Conflicts of Interest
KI received honoraria for lectures from Sysmex. However, this had no influence on the research results or interpretations.
Authors’ Contributions
RS and SF were responsible for conceptualization, data curation, investigation, and manuscript preparation, including writing the original draft and revising the manuscript. AP, SY, HO, and KI contributed to manuscript review and editing. KS, SM, ST, and CK were involved in data curation and investigation. SS, EY, and KA contributed to data curation. ST, DT, TN, TS, HF, NS, and SA supervised the study. All Authors reviewed and approved the final manuscript.
Acknowledgements
The manuscript was professionally edited for English language by Enago (www.enago.jp; Tokyo, Japan) to improve the readability of the manuscript.
Funding
This research did not receive any specific grant from funding agencies in the public, commercial, or not-for-profit sectors.

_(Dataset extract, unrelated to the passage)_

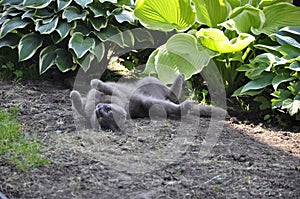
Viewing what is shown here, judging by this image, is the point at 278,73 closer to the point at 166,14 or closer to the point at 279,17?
the point at 279,17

Artificial Intelligence (AI) Disclosure
During the preparation of this manuscript, a large language model (ChatGPT, OpenAI) was used solely for language editing and stylistic improvements in select paragraphs. No sections involving the generation, analysis, or interpretation of research data were produced by generative AI. All scientific content was created and verified by the authors. Furthermore, no figures or visual data were generated or modified using generative AI or machine learning-based image enhancement tools.